▸ Data shown

* * * * *

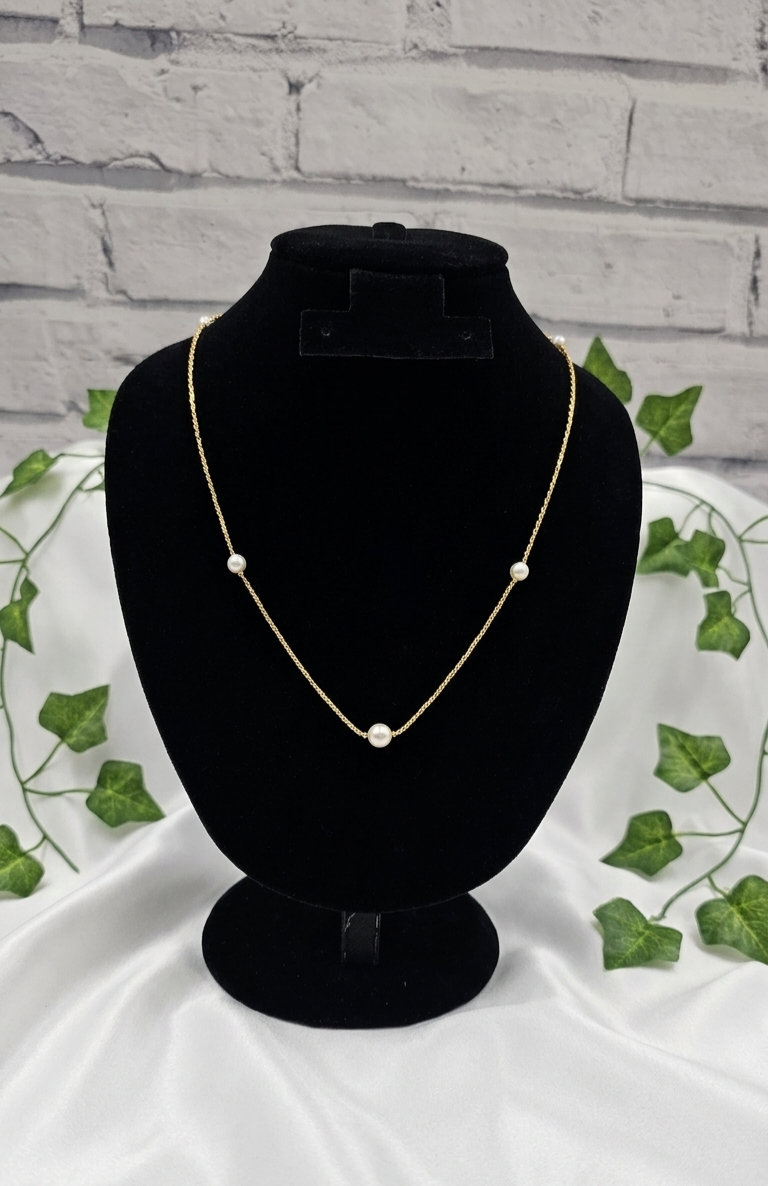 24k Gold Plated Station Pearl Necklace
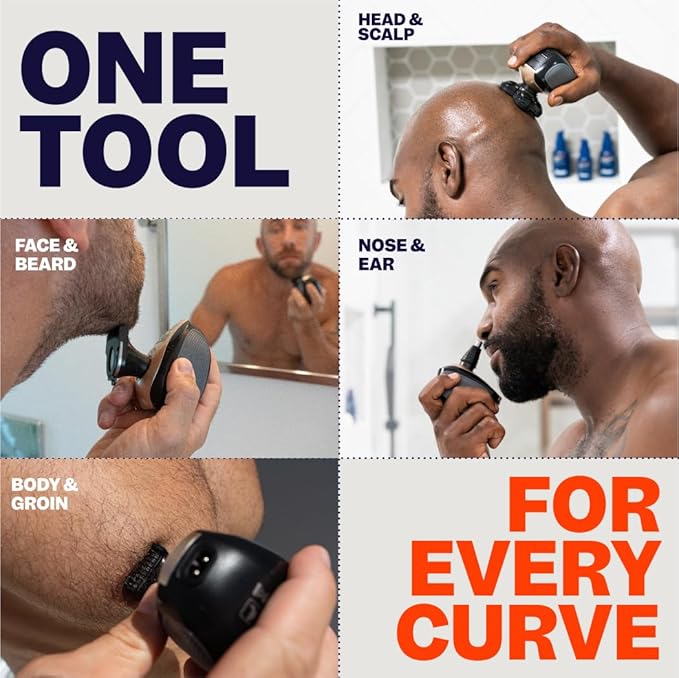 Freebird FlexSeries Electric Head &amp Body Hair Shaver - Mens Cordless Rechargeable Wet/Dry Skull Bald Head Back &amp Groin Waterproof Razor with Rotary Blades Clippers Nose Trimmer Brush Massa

* * * * *

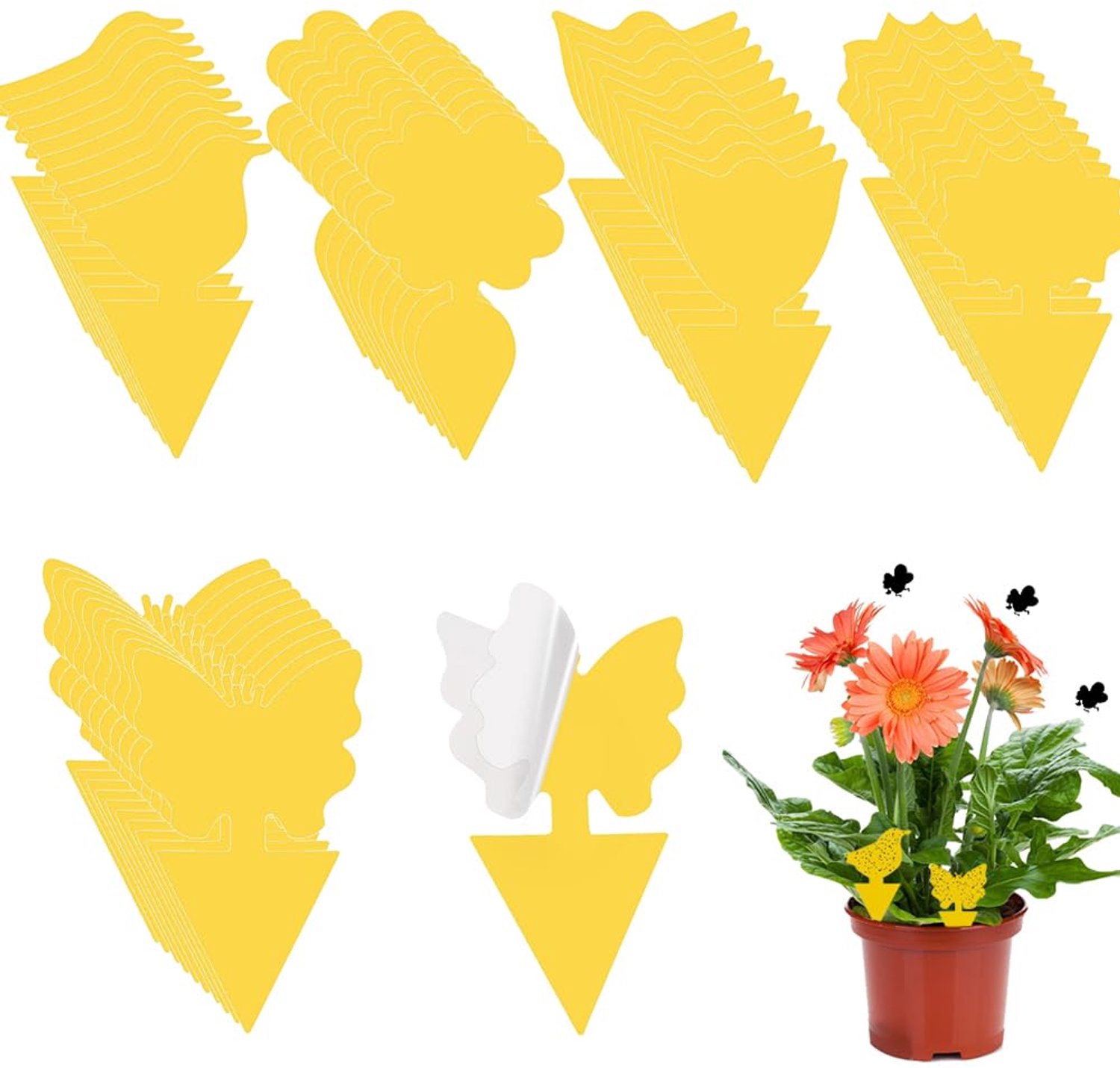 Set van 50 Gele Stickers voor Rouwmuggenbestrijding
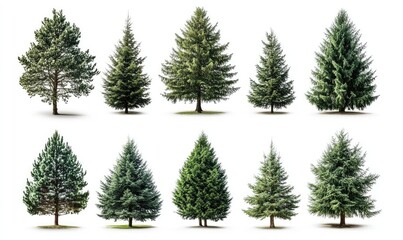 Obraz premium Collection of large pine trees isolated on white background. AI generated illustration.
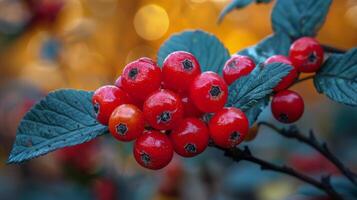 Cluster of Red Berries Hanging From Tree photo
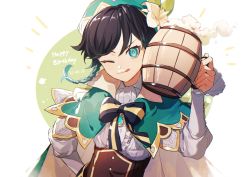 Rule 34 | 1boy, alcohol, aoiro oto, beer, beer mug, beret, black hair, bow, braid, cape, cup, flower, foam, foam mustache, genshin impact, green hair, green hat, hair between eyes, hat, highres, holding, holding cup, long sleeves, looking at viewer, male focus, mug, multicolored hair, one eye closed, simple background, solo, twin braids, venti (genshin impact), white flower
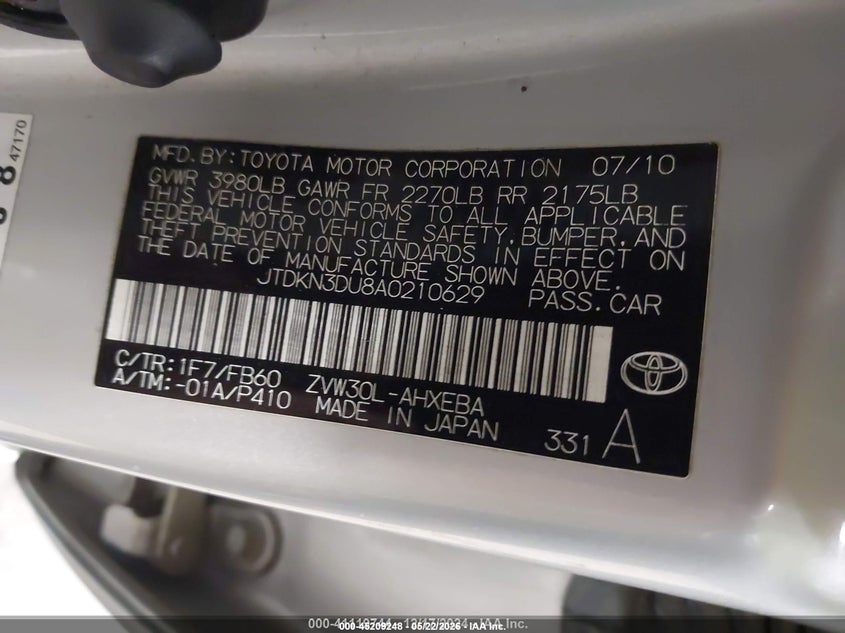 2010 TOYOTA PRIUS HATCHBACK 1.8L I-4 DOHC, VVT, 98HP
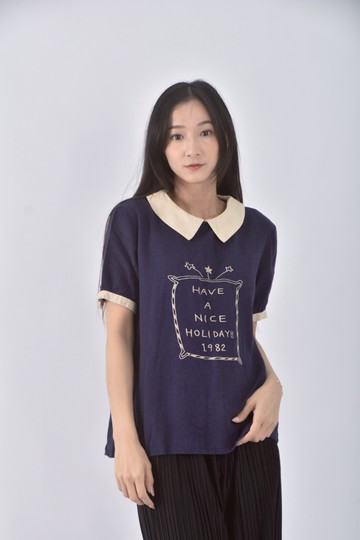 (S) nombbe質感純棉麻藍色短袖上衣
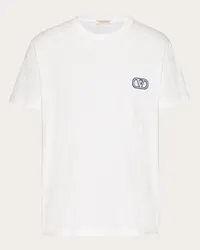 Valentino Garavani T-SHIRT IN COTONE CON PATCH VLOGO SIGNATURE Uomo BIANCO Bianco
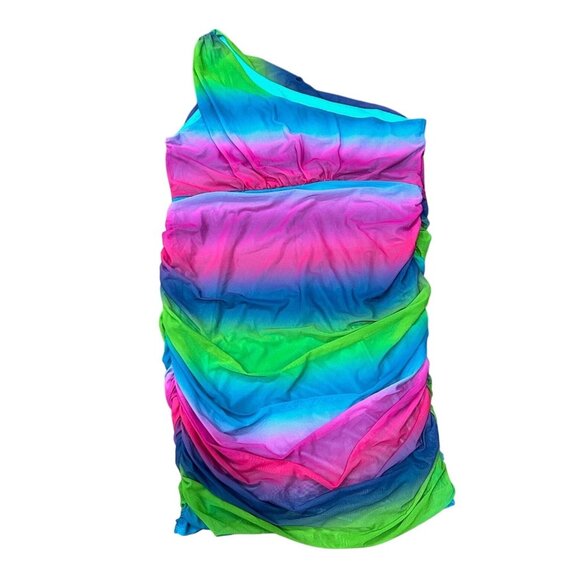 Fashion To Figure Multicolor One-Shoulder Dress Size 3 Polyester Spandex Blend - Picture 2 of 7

* * * * *

▸ Aim of the exercise
Everything from the line above that contains "Obraz premium Collection" down to the line that contains "Fashion To Figure" must be reproduced exactly, both ends included. Omit the pictures.

▸ Answer to this exercise
 Obraz premium Collection of large pine trees isolated on white background. AI generated illustration.
 Cluster of Red Berries Hanging From Tree photo
 Rule 34 | 1boy, alcohol, aoiro oto, beer, beer mug, beret, black hair, bow, braid, cape, cup, flower, foam, foam mustache, genshin impact, green hair, green hat, hair between eyes, hat, highres, holding, holding cup, long sleeves, looking at viewer, male focus, mug, multicolored hair, one eye closed, simple background, solo, twin braids, venti (genshin impact), white flower
 2010 TOYOTA PRIUS HATCHBACK 1.8L I-4 DOHC, VVT, 98HP
 (S) nombbe質感純棉麻藍色短袖上衣
 Valentino Garavani T-SHIRT IN COTONE CON PATCH VLOGO SIGNATURE Uomo BIANCO Bianco
 Fashion To Figure Multicolor One-Shoulder Dress Size 3 Polyester Spandex Blend - Picture 2 of 7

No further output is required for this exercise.